In [3]:
import matplotlib
from textblob import TextBlob
import re
import pandas as pd
import numpy as np
from mpl_toolkits.mplot3d import Axes3D
import matplotlib.pyplot as plt
import seaborn as sns
from sklearn.linear_model import LogisticRegression, LinearRegression
from sklearn.manifold import TSNE
from sklearn.model_selection import train_test_split
from sklearn.naive_bayes import GaussianNB, MultinomialNB, BernoulliNB
from sklearn.metrics import accuracy_score, f1_score, roc_curve, auc
from sklearn.feature_extraction.text import CountVectorizer, TfidfVectorizer
from nltk.tokenize import word_tokenize, WhitespaceTokenizer
from nltk.sentiment.vader import SentimentIntensityAnalyzer
import nltk
import os
from time import strftime

In [4]:
# Set up random seed, for reproductability of randomness
np.random.seed(18)
### 1. Basic data preparation and first classifier
# Import dataset
df1 = pd.read_csv("E:/Desktop old/RM/NEW RESEARCH/spam_ham_dataset.csv")

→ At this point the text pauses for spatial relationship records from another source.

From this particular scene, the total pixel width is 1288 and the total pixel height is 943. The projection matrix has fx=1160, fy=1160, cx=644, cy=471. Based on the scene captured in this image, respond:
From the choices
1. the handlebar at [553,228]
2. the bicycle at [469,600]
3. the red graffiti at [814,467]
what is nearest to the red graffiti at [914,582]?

df1 = df1[['text', 'label_num']]
df1

Unnamed: 0,text,label_num
0,enron methanol ; meter # 988291\r\nthis is a f...,0
1,"hpl nom for january 9 , 2001\r\n( see attached...",0
2,"neon retreat\r\nho ho ho , we ' re around to t...",0
3,"photoshop , windows , office . cheap . main tr...",1
4,re indian springs\r\nthis deal is to book the ...,0
5,ehronline web address change\r\nthis message i...,0
6,spring savings certificate - take 30 % off\r\n...,0
7,looking for medication ? we ` re the best sour...,1
8,noms / actual flow for 2 / 26\r\nwe agree\r\n-...,0
9,"nominations for oct . 21 - 23 , 2000\r\n( see ...",0


In [5]:
# Getting rid of empty lines
df1 = df1[df1.text.isna() == False]
length_df1 = len(df1)

In [6]:
# Build sublist of original df1, contains # lines picked at random, out of 20671 possible
random_indexes = list(np.random.choice(length_df1 - 2, 3000, replace=False))
df1 = df1.iloc[random_indexes]

In [7]:
# Function dissects text i, attributes polarity scores, positive/negative/neutral, polarity or not, and subject
def sentiment_analyzer(dataframe):
    sid = SentimentIntensityAnalyzer()
    scores = [sid.polarity_scores(i) for i in dataframe.text]
    compounds = np.array([i['compound'] for i in scores], dtype='float32')
    abs_compounds = np.array([np.sqrt(i ** 2) for i in compounds], dtype='float32')
    negs = np.array([i['neg'] for i in scores], dtype='float32')
    poss = np.array([i['pos'] for i in scores], dtype='float32')
    neus = np.array([i['neu'] for i in scores], dtype='float32')
    sent = dataframe['text'].apply(lambda x: TextBlob(x).sentiment)
    pol = np.array([s[0] for s in sent], dtype='float32')
    abs_pol = np.array([np.sqrt(i ** 2) for i in pol], dtype='float32')
    subj = np.array([s[1] for s in sent], dtype='float32')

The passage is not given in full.